Ze Bo Hu

Activation of mTORC1 disrupted LDL receptor pathway: A potential new mechanism for the progression of non-alcoholic fatty liver disease

Our previous studies demonstrated that inflammation exacerbates the progression of non-alcoholic fatty liver disease (NAFLD) by disrupting cholesterol homeostasis. This study aimed to investigate the role of mammalian target of rapamycin complex 1 (mTORC1) in NAFLD under conditions of inflammation. Chronic inflammation was induced by using subcutaneous injections of 10% casein in apolipoprotein E knockout (ApoE KO) mice in vivo and interleukin-1β stimulation of the HepG2 hepatoblastoma cell line in vitro. Results demonstrated that inflammation increased lipid accumulation in HepG2 cells and in livers of apolipoprotein E knockout mice. These effects were correlated with an increase in low density lipoprotein receptor (LDLR) gene transcription, which was mediated through the up-regulation of sterol regulatory element-binding protein (SREBP) cleavage-activating protein (SCAP), SREBP-2, and through enhanced translocation of the SCAP/SREBP-2 complex from endoplasmic reticulum (ER) to Golgi. In addition, our data indicated that inflammation down-regulated the expression of proprotein convertase subtilisin kexin 9 (PCSK9) and prevented the degradation of LDLR protein via posttranscriptional mechanisms. Further analysis showed that inflammation increased the protein phosphorylation of mTOR, eukaryotic initiation factor 4E-binding protein 1, and p70 S6 kinase. Interestingly, blocking mTORC1 activity inhibited the translocation of SCAP/SREBP-2 complex from the ER to the Golgi and decreased the expression of LDLR, SCAP, and SREBP-2. These effects were accompanied by an increase in the expression of PCSK9 and accelerated LDLR degradation. Our findings demonstrated that increased mTORC1 activity exacerbated the progression of NAFLD by disrupting LDLR expression via transcriptional and posttranscriptional mechanisms.

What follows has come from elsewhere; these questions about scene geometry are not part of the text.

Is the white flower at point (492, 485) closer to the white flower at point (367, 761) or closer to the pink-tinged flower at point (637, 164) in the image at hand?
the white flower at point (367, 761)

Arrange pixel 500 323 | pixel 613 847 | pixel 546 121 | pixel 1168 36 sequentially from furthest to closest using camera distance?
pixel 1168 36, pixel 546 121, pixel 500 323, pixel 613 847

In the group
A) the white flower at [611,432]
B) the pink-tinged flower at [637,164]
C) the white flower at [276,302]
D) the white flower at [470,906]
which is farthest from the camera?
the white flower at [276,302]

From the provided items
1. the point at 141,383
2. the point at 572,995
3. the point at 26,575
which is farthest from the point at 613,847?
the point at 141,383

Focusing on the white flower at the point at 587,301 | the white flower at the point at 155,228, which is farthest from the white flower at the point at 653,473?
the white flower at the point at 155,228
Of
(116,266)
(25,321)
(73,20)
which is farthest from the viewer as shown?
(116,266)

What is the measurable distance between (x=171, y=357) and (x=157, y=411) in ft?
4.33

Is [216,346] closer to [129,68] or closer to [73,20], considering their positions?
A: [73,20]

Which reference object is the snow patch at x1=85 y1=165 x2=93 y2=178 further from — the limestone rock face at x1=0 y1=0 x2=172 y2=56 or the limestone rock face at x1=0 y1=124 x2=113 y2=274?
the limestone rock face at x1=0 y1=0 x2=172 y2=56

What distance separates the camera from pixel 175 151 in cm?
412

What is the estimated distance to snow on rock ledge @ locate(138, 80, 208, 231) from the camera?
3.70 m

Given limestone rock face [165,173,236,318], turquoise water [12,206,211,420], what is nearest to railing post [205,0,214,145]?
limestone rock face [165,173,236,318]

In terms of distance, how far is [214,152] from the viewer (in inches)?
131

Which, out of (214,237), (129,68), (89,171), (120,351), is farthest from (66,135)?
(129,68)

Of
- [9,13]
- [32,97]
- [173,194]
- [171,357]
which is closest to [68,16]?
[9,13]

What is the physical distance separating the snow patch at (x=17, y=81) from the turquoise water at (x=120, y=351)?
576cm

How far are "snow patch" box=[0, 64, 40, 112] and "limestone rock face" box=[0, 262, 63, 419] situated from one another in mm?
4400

Dysregulation of low-density lipoprotein receptor contributes to podocyte injuries in diabetic nephropathy

Dyslipidemia plays crucial roles in the progression of diabetic nephropathy (DN). This study investigated the effects of high glucose on lipid accumulation in podocytes and explored its underlying mechanisms. Male db/m and db/db mice were fed a normal chow diet for 8 wk. Immortalised mouse podocytes were treated with or without high glucose for 24 h. The changes to the morphology and ultramicrostructures of the kidneys in mice were examined using pathological staining and electron microscopy. Intracellular lipid accumulation was evaluated by Oil Red O staining and a free cholesterol quantitative assay. The expressions of the molecules involved in low-density lipoprotein receptor (LDLr) pathway and podocyte injury were examined using immunofluorescent staining, real-time PCR, and Western blot. There were increased levels of plasma lipid, serum creatinine, and proteinuria in db/db mice compared with db/m mice. Moreover, there was significant mesangial matrix expansion, basement membrane thickening, podocyte foot process effacement, and phenotypic alteration in the db/db group. Additionally, lipid accumulation in the kidneys of db/db mice was increased due to increased protein expressions of LDLr, sterol regulatory element-binding protein (SREBP) cleavage-activating protein, and SREBP-2. These effects were further confirmed by in vitro studies. Interestingly, the treatment with LDLr siRNA inhibited lipid accumulation in podocytes and decreased the protein expression of molecules associated with phenotypic alteration in podocytes. High glucose disrupted LDLr feedback regulation in podocytes, which may cause intracellular lipid accumulation and alteration of podocyte phenotype, thereby accelerating DN progression.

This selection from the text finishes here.